## Aufgabenstellung 1
Wann eröffnete das „Fioretto“ laut der Restaurantkritik an neuer Stelle wieder?
## Aufgabenstellung 2
Verschiebe in den Datensätzen alle Koordinaten von der Zeile mit „--object other balls“ bis einschließlich der Zeile mit „[245,143,252,152]“ um 27, indem du zu jeder Zahl 27 addierst. Gib nur diesen Abschnitt vollständig wieder, auch die Zeilen ohne Koordinaten.

## Ausgangstext
Mehr als Süßes am Zuckerberg - im Agnesviertel lohnt ein Besuch in dem italienischen Restaurant, das in seiner kulinarischen Ambition weit über das Erwartete hinausreicht.
Henns GeschmackssacheWarum die große Auswahl im Fioretto überzeugt

Geschmackvolles Ambiente, beeindruckende Speisenauswahl: „Fioretto Weinbar und Ristorante“ im Agnesviertel
Copyright: Alexander Schwaiger
Als das „Fioretto“ Ende 2023 an neuer Stelle wiedereröffnete, war ich extrem gespannt. Schließlich hatte es sich über 15 Jahre im Agnesviertel einen guten Ruf erarbeitet und schloss 2022 nach eigener Aussage nur aufgrund einer Mieterhöhung. Zudem betreibt Michele Di Rosa mit dem „Tullio“ in Marienburg ein weiteres Restaurant, das in die Kategorie Edel-Italiener fällt, und auch noch „Linos Weinbar“ in Rodenkirchen. Doch der Blick auf die Speisekarte im Internet war ernüchternd: Die üblichen Klassiker, dazu als modische Variante zur Pizza Pinsas, die aufgrund eines Anteils Reismehl etwas krosser und fluffiger geraten.

## Vorliegende Datensätze

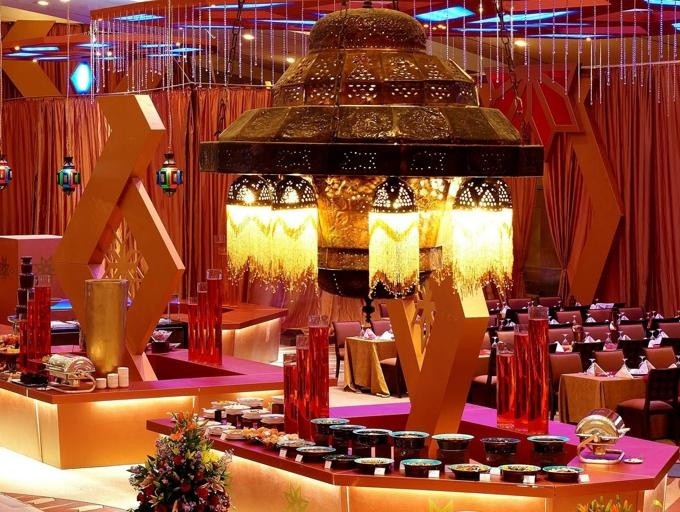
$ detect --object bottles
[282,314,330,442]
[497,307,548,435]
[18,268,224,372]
...
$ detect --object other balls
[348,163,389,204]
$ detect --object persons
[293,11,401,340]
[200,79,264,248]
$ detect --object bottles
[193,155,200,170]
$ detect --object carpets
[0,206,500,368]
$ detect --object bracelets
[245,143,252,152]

## Musterlösung 1
Ende 2023.

## Musterlösung 2
$ detect --object other balls
[375,190,416,231]
$ detect --object persons
[320,38,428,367]
[227,106,291,275]
$ detect --object bottles
[220,182,227,197]
$ detect --object carpets
[27,233,527,395]
$ detect --object bracelets
[272,170,279,179]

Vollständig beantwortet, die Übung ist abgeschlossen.